Proto-Indo-European root meaning "to grasp."

It forms all or part of: accept; anticipate; anticipation; behave; behoof; behoove; cable; cacciatore; caitiff; capable; capacious; capacity; capias; capiche; capstan; caption; captious; captivate; captive; captor; capture; case (n.2) "receptacle;" catch; catchpoll; cater; chase (n.1) "a hunt;" chase (v.) "to run after, hunt;" chasse; chasseur; conceive; cop (v.) "to seize, catch;" copper (n.2) "policeman;" deceive; emancipate; except; forceps; gaffe; haft; have; hawk (n.); heave; heavy; heft; incapacity; inception; incipient; intercept; intussusception; manciple; municipal; occupy; participation; perceive; precept; prince; purchase; receive; recipe; recover; recuperate; sashay; susceptible.

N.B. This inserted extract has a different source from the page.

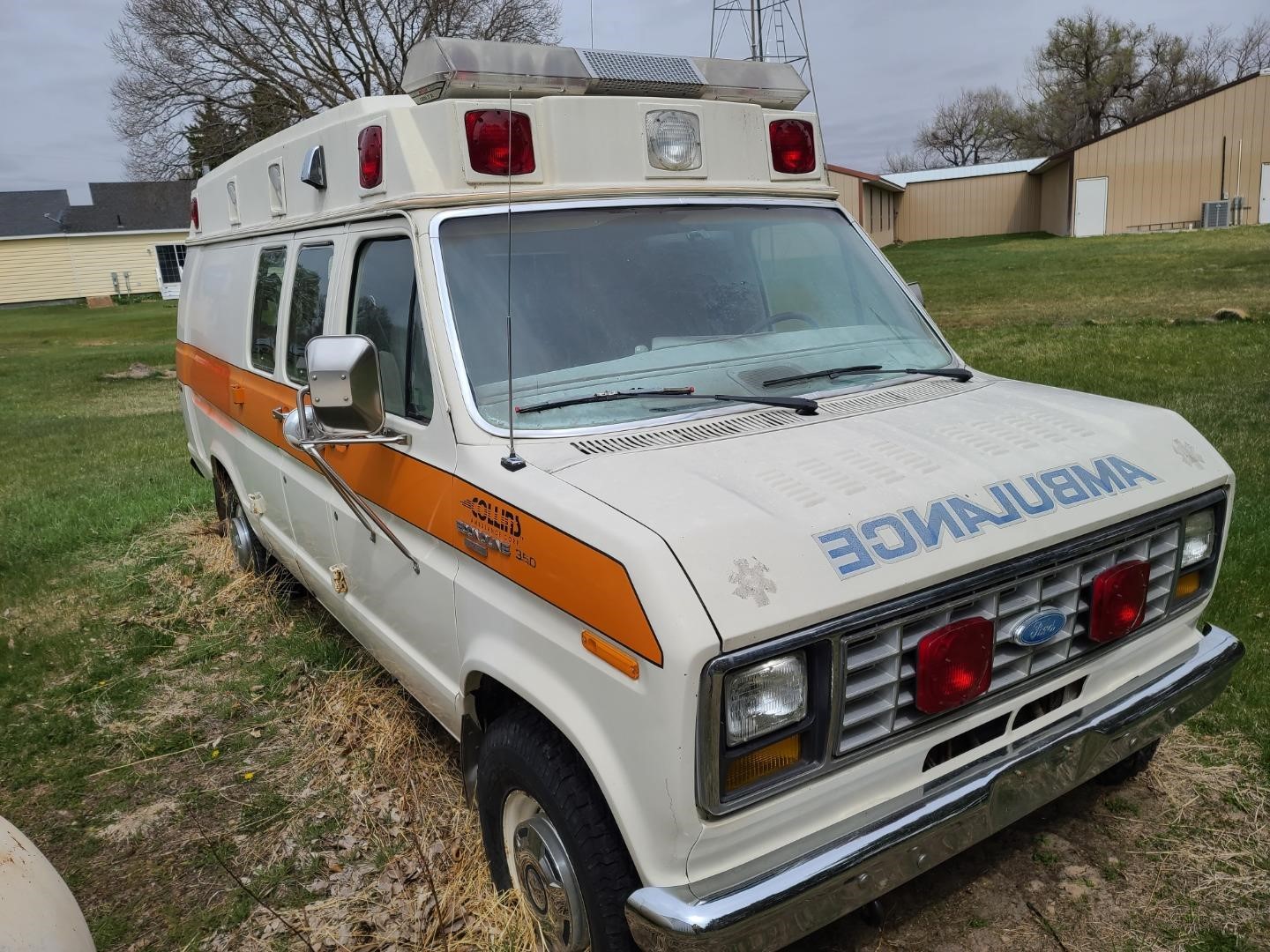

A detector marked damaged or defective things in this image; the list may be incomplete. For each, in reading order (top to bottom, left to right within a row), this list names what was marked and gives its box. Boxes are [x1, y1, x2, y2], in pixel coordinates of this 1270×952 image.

It is the hypothetical source of/evidence for its existence is provided by: Sanskrit kapati "two handfuls;" Greek kaptein "to swallow, gulp down," kope "oar, handle;" Latin capax "able to hold much, broad," capistrum "halter," capere "to grasp, lay hold; be large enough for; comprehend;" Lettish kampiu "seize;" Old Irish cacht "servant-girl," literally "captive;" Welsh caeth "captive, slave;" Gothic haban "have, hold;" Old English hæft "handle," habban "to have, hold."

acceptability (n.)
Origin and meaning of acceptability
1660s, from Late Latin acceptabilitas, from Latin acceptabilis "worthy of acceptance," from acceptare "take or receive willingly" (see accept). Acceptableness (1610s) is older.
acceptable (adj.)
Origin and meaning of acceptable
late 14c., from Old French acceptable "pleasant, agreeable," from Latin acceptabilis "worthy of acceptance," from acceptare "take or receive willingly" (see accept). Related: Acceptably.
acceptance (n.)

1570s, from French acceptance, from accepter (see accept). The earlier word was acception (late 14c., accepcioun), from Latin acceptionem; it was common until c. 1700. Acceptation is from early 15c. as "action of taking or receiving what is offered," 1590s as "state of being accepted."

accipiter (n.)

raptorial bird, 1708, from Latin accipiter, a generic name for birds of prey, especially the common hawk. According to de Vaan, "generally assumed" to be from a Proto-Italic *aku-petri- "having pointed (that is, 'swift') wings" (see acro- + ptero-) and compares Greek okypteros "with swift wings," Sanskrit asu-patvan- "flying swiftly," "all of which are used as epithets to birds of prey." Under this theory the initial acc- is by influence of the verb accipere "to take" (whence also Latin acceptor "falcon;" see accept). Or the sense could be literal, "with pointed wings." The proper plural would be accipitres. Related: Accipitral; accipitrine (1809).